Authorities in Bangladesh said on Monday they have culled more than 200,000 chickens at different farms over the last two weeks over suspected bird flu outbreaks, although the disease had begun subsiding across the country.
Avian influenza has spread through 47 of Bangladesh’s 64 districts and forced the killing of more than 1.5 million birds since March of last year.
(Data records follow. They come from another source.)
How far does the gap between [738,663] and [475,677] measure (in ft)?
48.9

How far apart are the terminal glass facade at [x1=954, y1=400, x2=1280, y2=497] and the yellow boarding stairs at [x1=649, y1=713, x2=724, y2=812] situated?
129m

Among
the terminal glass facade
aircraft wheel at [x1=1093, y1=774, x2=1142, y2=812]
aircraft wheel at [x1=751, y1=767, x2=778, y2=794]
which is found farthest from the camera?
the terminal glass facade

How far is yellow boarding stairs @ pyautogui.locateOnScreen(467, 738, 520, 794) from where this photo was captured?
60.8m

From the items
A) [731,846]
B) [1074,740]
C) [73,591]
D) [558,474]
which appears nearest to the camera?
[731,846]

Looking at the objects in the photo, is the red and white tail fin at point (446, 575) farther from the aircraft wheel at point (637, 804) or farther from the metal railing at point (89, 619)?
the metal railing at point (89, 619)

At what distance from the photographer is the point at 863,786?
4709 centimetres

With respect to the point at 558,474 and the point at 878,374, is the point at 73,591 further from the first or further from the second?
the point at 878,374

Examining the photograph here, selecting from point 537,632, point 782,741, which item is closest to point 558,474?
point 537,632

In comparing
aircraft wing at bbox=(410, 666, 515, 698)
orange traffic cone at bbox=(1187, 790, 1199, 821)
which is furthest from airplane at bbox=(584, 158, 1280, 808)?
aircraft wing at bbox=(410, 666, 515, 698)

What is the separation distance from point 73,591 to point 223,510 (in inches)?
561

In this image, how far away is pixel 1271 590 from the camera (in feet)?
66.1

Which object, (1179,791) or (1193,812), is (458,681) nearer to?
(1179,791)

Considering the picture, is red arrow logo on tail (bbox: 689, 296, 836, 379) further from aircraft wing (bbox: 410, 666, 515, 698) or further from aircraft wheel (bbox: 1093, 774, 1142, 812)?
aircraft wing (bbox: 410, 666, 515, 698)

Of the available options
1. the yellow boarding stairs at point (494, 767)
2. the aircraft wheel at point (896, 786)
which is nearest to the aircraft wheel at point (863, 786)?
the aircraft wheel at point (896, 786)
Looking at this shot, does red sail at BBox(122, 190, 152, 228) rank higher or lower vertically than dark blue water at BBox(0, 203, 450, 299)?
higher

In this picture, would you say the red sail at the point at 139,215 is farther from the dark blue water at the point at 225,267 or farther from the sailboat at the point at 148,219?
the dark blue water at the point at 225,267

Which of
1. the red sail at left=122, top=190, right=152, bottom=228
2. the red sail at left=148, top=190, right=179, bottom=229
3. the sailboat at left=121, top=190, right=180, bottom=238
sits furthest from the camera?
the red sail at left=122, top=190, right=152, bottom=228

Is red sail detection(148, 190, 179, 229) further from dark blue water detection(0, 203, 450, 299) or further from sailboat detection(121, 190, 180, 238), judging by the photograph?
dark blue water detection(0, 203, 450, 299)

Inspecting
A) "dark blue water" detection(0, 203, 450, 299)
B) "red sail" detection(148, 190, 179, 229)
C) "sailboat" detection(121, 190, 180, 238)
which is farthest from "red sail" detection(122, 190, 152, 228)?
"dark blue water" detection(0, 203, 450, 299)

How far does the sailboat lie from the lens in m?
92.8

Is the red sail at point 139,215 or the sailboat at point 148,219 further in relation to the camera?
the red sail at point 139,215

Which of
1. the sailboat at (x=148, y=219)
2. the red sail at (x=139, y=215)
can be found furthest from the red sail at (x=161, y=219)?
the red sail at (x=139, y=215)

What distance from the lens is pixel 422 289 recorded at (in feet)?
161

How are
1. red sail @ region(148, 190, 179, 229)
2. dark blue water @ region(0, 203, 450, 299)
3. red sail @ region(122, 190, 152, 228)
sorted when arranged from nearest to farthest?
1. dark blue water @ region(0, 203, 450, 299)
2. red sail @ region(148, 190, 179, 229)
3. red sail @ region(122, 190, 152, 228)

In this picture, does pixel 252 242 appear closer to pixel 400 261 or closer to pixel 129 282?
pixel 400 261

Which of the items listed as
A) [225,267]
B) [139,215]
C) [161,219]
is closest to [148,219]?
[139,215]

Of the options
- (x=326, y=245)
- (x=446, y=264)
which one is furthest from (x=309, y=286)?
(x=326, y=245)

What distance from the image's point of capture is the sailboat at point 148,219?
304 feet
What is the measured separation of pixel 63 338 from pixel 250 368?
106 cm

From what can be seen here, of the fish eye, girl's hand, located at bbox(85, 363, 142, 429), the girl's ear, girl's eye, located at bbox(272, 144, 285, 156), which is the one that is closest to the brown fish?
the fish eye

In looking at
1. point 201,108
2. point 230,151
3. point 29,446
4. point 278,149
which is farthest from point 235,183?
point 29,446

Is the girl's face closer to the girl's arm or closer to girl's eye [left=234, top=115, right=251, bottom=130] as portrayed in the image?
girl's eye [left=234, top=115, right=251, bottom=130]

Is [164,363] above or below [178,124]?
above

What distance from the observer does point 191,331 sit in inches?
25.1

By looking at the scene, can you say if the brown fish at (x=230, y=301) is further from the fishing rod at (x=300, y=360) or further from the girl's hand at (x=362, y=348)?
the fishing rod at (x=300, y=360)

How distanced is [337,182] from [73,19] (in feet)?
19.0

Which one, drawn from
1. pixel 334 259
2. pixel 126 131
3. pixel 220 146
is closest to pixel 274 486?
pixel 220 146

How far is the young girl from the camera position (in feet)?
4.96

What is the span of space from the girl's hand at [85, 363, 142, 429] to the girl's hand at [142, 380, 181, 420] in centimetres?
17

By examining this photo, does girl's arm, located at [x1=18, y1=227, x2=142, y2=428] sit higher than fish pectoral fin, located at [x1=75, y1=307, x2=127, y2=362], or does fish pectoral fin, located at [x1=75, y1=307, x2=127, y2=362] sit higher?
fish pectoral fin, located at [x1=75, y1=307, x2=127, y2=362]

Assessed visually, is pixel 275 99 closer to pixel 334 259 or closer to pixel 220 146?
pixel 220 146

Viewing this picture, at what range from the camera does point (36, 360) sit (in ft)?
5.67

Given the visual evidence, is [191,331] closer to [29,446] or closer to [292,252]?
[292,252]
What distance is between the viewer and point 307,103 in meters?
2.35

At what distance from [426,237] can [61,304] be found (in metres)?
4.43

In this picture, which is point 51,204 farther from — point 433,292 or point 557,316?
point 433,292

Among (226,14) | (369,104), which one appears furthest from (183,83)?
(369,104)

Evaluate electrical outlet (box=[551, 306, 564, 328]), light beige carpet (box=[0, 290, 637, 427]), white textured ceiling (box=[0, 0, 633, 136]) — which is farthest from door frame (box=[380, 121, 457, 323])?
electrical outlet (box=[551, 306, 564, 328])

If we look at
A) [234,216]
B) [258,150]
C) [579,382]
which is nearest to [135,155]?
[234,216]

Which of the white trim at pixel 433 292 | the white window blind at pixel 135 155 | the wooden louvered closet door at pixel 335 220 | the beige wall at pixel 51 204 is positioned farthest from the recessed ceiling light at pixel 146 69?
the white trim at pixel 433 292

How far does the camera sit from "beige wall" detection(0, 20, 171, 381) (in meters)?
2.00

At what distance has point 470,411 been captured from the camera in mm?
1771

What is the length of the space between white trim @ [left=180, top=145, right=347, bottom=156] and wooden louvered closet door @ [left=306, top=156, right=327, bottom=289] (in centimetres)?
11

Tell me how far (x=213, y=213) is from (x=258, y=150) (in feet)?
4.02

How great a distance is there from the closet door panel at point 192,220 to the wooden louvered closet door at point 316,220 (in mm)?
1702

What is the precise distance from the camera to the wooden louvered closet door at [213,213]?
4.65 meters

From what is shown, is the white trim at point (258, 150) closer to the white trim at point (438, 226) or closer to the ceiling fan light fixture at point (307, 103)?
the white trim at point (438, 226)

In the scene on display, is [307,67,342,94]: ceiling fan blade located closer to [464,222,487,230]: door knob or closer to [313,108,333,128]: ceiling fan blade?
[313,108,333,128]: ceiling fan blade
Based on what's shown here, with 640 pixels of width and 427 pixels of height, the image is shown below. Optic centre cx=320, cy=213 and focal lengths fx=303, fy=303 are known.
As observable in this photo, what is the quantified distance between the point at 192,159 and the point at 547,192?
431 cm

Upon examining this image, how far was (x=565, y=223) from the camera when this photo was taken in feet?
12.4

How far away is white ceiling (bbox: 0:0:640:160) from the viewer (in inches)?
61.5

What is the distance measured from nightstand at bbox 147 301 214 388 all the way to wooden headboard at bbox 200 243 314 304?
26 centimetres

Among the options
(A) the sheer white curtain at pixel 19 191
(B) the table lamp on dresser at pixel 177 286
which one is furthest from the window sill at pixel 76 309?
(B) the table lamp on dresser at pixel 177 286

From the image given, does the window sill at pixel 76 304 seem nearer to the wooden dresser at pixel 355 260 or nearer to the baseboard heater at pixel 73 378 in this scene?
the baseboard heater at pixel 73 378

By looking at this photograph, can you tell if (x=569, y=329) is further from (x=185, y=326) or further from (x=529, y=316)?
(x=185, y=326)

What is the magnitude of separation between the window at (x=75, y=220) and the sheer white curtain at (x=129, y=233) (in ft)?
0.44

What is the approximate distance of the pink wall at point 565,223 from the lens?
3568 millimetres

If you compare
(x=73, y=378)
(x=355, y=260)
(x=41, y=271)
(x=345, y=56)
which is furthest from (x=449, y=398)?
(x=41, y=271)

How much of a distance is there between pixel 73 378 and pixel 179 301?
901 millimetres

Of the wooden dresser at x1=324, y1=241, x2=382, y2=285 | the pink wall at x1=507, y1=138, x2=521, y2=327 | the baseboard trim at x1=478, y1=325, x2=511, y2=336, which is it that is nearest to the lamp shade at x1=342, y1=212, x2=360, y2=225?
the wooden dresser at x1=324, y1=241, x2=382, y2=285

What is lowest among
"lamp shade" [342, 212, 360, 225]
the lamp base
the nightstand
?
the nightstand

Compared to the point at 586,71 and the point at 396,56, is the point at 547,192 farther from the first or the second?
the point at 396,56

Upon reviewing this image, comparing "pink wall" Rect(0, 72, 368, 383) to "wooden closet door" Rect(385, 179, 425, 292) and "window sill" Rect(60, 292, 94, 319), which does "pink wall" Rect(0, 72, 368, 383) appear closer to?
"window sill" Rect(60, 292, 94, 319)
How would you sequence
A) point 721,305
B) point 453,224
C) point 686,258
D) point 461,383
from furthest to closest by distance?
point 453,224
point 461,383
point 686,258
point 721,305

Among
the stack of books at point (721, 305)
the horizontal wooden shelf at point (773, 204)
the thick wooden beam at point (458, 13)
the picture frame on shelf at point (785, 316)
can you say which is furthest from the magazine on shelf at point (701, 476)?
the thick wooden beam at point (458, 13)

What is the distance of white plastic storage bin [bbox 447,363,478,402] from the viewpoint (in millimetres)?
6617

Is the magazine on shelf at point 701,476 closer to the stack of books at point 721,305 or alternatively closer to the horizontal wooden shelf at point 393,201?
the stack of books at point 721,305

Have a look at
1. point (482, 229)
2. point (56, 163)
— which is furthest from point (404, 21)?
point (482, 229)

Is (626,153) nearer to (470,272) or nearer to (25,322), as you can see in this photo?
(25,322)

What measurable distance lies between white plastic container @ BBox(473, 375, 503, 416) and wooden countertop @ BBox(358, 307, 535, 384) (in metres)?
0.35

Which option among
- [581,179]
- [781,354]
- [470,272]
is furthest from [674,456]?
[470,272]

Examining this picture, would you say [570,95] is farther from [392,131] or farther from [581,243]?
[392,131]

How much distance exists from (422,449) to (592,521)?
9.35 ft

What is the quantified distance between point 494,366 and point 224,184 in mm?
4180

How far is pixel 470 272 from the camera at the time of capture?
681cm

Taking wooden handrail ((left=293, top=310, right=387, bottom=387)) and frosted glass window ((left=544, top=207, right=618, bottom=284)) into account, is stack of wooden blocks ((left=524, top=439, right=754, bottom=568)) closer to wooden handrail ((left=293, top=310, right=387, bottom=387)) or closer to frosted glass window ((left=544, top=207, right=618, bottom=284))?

Nearly 2 million eggs have also been destroyed.
“More than 200,000 chickens and ducks were culled over the past two weeks in dozens of affected firms and in their immediate vicinity,” a senior official at the livestock ministry said.
Industry officials said bird flu has caused losses of about 45 billion taka ($650 million) to the poultry sector, which accounts for 1.6 percent of the poor nation’s gross domestic product.
About 60 percent of the country’s more than 150,000 poultry farms have been closed, making more than 1.5 million people jobless.
Chicken prices in the capital Dhaka have jumped nearly 75 percent in the past week, selling at 140 taka per kg, while the price of eggs has risen over 10 percent.
“We are facing a quick upward trend in the chicken and egg prices, when prices of rice, flour, edible oil continue to rise alarmingly,” said Mashud Islam, a government employee.
Around five million of the country’s more than 140 million people are directly or indirectly involved in poultry farming.
No human bird flu cases have been reported in Bangladesh, a densely populated nation where poultry is commonly kept by households.
Experts fear the H5N1 strain could mutate or combine with the highly contagious seasonal influenza virus and spark a pandemic, especially in countries such as Bangladesh where people live in close proximity to backyard poultry.
The virus has killed 236 people worldwide since 2003.